[What to do]
Quote all of the material below, word for word.
-- begin Task input --
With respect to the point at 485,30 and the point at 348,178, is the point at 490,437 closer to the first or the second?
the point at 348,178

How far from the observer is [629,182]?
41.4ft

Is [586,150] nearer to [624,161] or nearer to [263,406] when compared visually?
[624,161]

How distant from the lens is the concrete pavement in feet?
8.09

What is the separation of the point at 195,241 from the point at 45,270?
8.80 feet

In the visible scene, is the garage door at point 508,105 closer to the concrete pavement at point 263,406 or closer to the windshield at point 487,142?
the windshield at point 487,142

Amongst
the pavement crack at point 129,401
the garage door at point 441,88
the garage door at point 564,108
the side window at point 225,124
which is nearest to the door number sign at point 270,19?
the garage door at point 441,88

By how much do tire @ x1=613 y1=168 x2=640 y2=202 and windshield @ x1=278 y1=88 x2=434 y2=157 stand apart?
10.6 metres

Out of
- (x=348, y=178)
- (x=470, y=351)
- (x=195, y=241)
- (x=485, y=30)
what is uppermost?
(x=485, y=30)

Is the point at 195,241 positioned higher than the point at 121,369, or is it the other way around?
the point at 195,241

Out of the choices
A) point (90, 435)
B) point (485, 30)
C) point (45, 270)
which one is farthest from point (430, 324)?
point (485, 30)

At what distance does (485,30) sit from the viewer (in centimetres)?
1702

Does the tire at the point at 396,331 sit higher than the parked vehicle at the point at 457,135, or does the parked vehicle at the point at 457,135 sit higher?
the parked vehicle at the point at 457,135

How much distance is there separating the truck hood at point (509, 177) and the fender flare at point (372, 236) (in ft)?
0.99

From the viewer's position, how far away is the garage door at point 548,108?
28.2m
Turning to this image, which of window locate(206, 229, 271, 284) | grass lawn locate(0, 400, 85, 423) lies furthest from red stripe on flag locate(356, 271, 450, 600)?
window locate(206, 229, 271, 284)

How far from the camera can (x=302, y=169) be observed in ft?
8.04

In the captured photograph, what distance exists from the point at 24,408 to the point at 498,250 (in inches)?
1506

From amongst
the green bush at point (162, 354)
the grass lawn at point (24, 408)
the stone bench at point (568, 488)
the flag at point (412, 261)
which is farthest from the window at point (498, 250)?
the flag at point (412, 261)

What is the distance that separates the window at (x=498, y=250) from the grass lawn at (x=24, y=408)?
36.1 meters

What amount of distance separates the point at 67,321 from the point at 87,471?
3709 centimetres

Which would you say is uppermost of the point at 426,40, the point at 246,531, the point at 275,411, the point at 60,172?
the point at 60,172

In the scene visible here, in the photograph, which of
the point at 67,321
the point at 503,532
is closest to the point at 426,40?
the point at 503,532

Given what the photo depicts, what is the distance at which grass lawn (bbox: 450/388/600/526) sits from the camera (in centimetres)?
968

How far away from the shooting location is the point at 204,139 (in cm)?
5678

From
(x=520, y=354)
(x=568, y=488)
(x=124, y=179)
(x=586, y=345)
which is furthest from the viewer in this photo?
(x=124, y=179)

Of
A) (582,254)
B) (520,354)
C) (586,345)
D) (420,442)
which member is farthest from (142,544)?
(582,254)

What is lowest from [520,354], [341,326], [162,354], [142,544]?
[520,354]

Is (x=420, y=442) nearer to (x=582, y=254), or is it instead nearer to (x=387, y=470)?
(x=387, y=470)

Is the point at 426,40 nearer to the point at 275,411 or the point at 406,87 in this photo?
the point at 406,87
-- end Task input --
[Solution to this exercise]
With respect to the point at 485,30 and the point at 348,178, is the point at 490,437 closer to the first or the second?
the point at 348,178

How far from the observer is [629,182]?
41.4ft

Is [586,150] nearer to [624,161] or nearer to [263,406] when compared visually?
[624,161]

How distant from the lens is the concrete pavement in feet?
8.09

What is the separation of the point at 195,241 from the point at 45,270?
8.80 feet

In the visible scene, is the garage door at point 508,105 closer to the concrete pavement at point 263,406 or closer to the windshield at point 487,142?
the windshield at point 487,142

Amongst
the pavement crack at point 129,401
the garage door at point 441,88
the garage door at point 564,108
the side window at point 225,124
which is nearest to the door number sign at point 270,19?
the garage door at point 441,88

By how much do tire @ x1=613 y1=168 x2=640 y2=202 and windshield @ x1=278 y1=88 x2=434 y2=157 stand apart?
10.6 metres

Out of
- (x=348, y=178)
- (x=470, y=351)
- (x=195, y=241)
- (x=485, y=30)
what is uppermost?
(x=485, y=30)

Is the point at 195,241 positioned higher than the point at 121,369, or is it the other way around?
the point at 195,241

Out of the choices
A) point (90, 435)
B) point (485, 30)
C) point (45, 270)
which one is farthest from point (430, 324)?
point (485, 30)

At what distance does (485,30) sit from the viewer (in centimetres)?
1702

Does the tire at the point at 396,331 sit higher than the parked vehicle at the point at 457,135, or does the parked vehicle at the point at 457,135 sit higher?
the parked vehicle at the point at 457,135

How much distance is there separating the truck hood at point (509, 177) and the fender flare at point (372, 236) (in ft)?
0.99

From the viewer's position, how far away is the garage door at point 548,108?
28.2m
Turning to this image, which of window locate(206, 229, 271, 284) | grass lawn locate(0, 400, 85, 423) lies furthest from red stripe on flag locate(356, 271, 450, 600)?
window locate(206, 229, 271, 284)

How far from the camera can (x=302, y=169) be observed in ft?
8.04

In the captured photograph, what distance exists from the point at 24,408 to the point at 498,250 (in inches)?
1506

From amongst
the green bush at point (162, 354)
the grass lawn at point (24, 408)
the stone bench at point (568, 488)
the flag at point (412, 261)
which is farthest from the window at point (498, 250)?
the flag at point (412, 261)

What is the distance that separates the window at (x=498, y=250) from the grass lawn at (x=24, y=408)?
36.1 meters

What amount of distance separates the point at 67,321 from the point at 87,471?
3709 centimetres

Which would you say is uppermost of the point at 426,40, the point at 246,531, the point at 275,411, the point at 60,172?
the point at 60,172

In the scene visible here, in the photograph, which of
the point at 67,321
the point at 503,532
is closest to the point at 426,40?
the point at 503,532

Given what the photo depicts, what is the distance at which grass lawn (bbox: 450/388/600/526) sits from the camera (in centimetres)?
968

How far away from the shooting location is the point at 204,139 (in cm)?
5678

From
(x=520, y=354)
(x=568, y=488)
(x=124, y=179)
(x=586, y=345)
which is furthest from the viewer in this photo?
(x=124, y=179)

Of
A) (582,254)
B) (520,354)
C) (586,345)
D) (420,442)
which member is farthest from (142,544)?
(582,254)

What is lowest from [520,354], [341,326], [162,354], [142,544]?
[520,354]

Is (x=420, y=442) nearer to (x=582, y=254), or is it instead nearer to (x=387, y=470)?
(x=387, y=470)

Is the point at 426,40 nearer to the point at 275,411 or the point at 406,87 in this photo?
the point at 406,87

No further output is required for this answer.